--- start ---

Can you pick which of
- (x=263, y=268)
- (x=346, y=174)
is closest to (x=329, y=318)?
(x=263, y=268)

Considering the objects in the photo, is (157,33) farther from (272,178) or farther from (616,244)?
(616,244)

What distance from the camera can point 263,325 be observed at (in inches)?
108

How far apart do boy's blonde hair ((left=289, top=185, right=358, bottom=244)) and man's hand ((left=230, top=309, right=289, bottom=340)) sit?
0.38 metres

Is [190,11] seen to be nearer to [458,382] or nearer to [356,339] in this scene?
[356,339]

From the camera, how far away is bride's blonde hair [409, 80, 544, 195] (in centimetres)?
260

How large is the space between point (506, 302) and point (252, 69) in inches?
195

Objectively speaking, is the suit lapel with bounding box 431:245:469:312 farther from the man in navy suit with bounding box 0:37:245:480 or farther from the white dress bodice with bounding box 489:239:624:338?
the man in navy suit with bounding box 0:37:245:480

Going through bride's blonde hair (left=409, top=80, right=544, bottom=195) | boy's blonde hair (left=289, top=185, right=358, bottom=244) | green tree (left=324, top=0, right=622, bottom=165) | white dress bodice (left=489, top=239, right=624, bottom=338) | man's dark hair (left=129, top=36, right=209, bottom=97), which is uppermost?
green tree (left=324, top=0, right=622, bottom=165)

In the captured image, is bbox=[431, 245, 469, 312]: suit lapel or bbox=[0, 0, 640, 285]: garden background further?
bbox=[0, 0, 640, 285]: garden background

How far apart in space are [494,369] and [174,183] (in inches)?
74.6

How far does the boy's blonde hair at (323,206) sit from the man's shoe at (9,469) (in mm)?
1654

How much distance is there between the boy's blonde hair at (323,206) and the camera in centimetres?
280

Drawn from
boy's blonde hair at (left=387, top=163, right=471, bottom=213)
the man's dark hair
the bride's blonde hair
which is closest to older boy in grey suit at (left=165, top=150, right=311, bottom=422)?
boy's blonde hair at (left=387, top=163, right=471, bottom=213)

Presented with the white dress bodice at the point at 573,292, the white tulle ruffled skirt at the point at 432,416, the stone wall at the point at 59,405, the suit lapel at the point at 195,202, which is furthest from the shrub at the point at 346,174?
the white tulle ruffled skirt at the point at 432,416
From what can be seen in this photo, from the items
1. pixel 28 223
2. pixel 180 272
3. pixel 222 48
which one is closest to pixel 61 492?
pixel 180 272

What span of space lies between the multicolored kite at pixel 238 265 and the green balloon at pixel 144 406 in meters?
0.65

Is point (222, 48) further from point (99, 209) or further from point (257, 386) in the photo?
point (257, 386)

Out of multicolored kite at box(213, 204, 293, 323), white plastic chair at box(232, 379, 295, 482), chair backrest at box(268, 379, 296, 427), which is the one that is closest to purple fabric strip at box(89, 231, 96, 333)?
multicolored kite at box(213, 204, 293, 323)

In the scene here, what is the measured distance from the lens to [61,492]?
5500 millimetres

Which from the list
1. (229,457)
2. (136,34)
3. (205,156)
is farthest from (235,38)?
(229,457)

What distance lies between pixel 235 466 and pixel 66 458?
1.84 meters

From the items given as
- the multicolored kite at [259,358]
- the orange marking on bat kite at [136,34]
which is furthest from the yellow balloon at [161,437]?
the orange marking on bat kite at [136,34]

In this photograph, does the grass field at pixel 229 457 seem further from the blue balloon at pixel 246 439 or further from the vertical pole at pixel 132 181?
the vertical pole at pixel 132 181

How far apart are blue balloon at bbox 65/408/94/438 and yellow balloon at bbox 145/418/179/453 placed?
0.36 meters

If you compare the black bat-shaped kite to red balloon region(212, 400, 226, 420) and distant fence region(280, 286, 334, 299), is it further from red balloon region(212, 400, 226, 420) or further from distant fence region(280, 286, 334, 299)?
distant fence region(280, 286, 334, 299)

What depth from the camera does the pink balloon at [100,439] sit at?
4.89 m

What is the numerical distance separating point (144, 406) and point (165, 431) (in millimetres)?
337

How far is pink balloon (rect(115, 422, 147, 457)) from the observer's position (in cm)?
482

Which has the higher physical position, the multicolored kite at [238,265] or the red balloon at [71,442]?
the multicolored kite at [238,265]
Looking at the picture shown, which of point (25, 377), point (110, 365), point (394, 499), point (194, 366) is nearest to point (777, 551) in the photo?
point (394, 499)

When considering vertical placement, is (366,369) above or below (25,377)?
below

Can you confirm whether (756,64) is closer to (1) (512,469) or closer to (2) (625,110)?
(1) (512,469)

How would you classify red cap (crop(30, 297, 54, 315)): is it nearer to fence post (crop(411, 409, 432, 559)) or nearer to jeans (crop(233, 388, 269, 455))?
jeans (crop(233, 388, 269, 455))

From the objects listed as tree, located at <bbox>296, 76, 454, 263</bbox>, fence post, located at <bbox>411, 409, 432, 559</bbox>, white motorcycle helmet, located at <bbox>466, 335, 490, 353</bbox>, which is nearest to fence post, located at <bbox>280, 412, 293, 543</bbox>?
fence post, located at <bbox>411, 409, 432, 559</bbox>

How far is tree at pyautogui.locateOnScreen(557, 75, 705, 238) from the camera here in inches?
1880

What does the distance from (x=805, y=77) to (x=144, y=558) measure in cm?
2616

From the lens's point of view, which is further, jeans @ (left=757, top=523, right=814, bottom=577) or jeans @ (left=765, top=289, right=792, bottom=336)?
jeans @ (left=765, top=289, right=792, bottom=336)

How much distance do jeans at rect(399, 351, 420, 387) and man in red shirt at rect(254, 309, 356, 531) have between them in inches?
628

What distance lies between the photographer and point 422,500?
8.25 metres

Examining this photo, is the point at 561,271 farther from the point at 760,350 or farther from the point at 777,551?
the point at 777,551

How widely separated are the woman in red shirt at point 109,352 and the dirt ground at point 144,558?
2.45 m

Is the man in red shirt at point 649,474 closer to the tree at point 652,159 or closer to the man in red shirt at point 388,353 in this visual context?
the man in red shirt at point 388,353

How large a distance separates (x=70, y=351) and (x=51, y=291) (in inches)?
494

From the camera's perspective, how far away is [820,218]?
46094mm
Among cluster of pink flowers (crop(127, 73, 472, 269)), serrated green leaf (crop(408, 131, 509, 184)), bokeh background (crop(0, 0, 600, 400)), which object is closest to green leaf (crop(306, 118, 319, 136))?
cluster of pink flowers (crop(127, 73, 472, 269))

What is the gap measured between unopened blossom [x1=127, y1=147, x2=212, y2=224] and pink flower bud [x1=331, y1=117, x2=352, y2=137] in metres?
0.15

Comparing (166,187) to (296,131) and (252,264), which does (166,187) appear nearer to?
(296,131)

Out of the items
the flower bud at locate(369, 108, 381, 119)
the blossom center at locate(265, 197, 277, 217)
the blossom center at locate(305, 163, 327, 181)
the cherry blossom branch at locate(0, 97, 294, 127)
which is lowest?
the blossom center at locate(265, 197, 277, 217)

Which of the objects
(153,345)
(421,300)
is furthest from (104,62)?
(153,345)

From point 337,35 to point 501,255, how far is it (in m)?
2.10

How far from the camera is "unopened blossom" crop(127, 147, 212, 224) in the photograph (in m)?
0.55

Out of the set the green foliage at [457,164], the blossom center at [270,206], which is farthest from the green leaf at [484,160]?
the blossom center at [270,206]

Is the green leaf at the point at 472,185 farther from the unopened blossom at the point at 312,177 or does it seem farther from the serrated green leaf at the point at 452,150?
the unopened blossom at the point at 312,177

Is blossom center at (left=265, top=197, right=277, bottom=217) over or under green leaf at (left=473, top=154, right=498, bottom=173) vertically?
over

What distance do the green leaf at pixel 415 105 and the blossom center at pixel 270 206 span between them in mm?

--- end ---

_WRITTEN EXERCISE:_ Please copy the data word for word, starting at the line that contains "From the items given as" and ending after the line that contains "0.36 meters".

_FINAL RESULT:_
From the items given as
- the multicolored kite at [259,358]
- the orange marking on bat kite at [136,34]
which is furthest from the yellow balloon at [161,437]?
the orange marking on bat kite at [136,34]

In this photograph, does the grass field at pixel 229 457 seem further from the blue balloon at pixel 246 439 or further from the vertical pole at pixel 132 181?
the vertical pole at pixel 132 181

How far apart are blue balloon at bbox 65/408/94/438 and yellow balloon at bbox 145/418/179/453 placed?
0.36 meters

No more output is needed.